Claire Newton et ses collègues ont mené une étude archéobotanique de plusieurs sites au sud de l’oasis de Kharga (Égypte, Ve-IVe s. av. J.-C.). Le système agricole en œuvre au cours du siècle suivant l’implantation d’un domaine irrigué est de type agroforestier, associant élevage et trois étages de cultures classiques : palmiers, fruitiers pérennes et cultures annuelles, dans une combinaison particulière à la région, notamment dans l’intégration des espèces natives de palmiers (palmier doum et palmier argoun, que les auteurs supposent dédiés aux vanneries servant à l’exportation) et de cultures de rente.

L’ampleur de l’investissement constitué par le creusement d’un grand nombre de qanâts 2, par la mise en culture de près de 180 hectares et par l’établissement de plusieurs villages, « ex nihilo », suggère « une action planifiée, une décision d’ordre politique même de bas niveau. (…) Quelle est cette oasis créée de toutes pièces ? ».

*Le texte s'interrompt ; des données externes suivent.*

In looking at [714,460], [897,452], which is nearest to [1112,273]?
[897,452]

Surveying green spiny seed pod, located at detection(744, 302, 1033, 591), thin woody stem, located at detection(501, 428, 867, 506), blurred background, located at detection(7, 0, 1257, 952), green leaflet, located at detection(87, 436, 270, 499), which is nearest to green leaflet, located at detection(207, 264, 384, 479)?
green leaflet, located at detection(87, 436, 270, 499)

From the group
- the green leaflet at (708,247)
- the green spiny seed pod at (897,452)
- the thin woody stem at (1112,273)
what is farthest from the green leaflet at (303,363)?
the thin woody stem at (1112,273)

Vincent Battesti, quant à lui, s’est attaché à décrire l’agrobiodiversité du dattier dans l’oasis de Siwa (Égypte) au travers des pratiques horticoles locales et des noms berbères locaux désignant une quinzaine de cultivars et ethnovariétés. D’après ce travail ethnographique et l’analyse historique de la littérature consacrée à Siwa depuis la fin du XVIIIe siècle, la biodiversité agricole y a été relativement stable au cours de cette période. Il semblerait que la société oasienne ait opté, très tôt dans son histoire, non pour l’autosuffisance, mais pour une économie articulée sur l’exportation des produits de quelques cultivars d’élite : Siwa et son système en polyculture « n’était peut-être pas une oasis perdue dans les sables du désert libyque ».

Ces onze études de la Revue d’ethnoécologie consacrées au palmier dattier renouvellent ainsi la vision (simpliste) de l’oasis comme milieu naturel et système autosuffisant : c’est un milieu anthropisé, parfois créé par l’homme, et la datte est depuis des millénaires un produit commercial « d’exportation ».

Si les oasis sont toujours des îlots dans le désert, il faut en quelque sorte les penser en termes d’archipel, au sein d’échanges, y compris génétiques.

Un article de Muriel Gros-Balthazard et ses collègues donne l’état de l’art sur les origines incertaines et la domestication du palmier dattier [situées autour du Golfe persique] et trace des perspectives interdisciplinaires pour l’étude du matériel actuel et archéologique : la mise au point d’outils génétiques et morphométriques sera une clé pour étudier la différenciation des populations cultivées, férales et sauvages des dattiers de l’ensemble de l’aire de distribution et donc pour comprendre, dans le temps et dans l’espace, l’apparition et le développement de cette « culture du palmier », au sens d’agriculture comme au sens de civilisation.

  1. http://ethnoecologie.revues.org/1216
  2. Ouvrage destiné à la captation d’une nappe d’eau souterraine et l’adduction d’eau vers l’extérieur.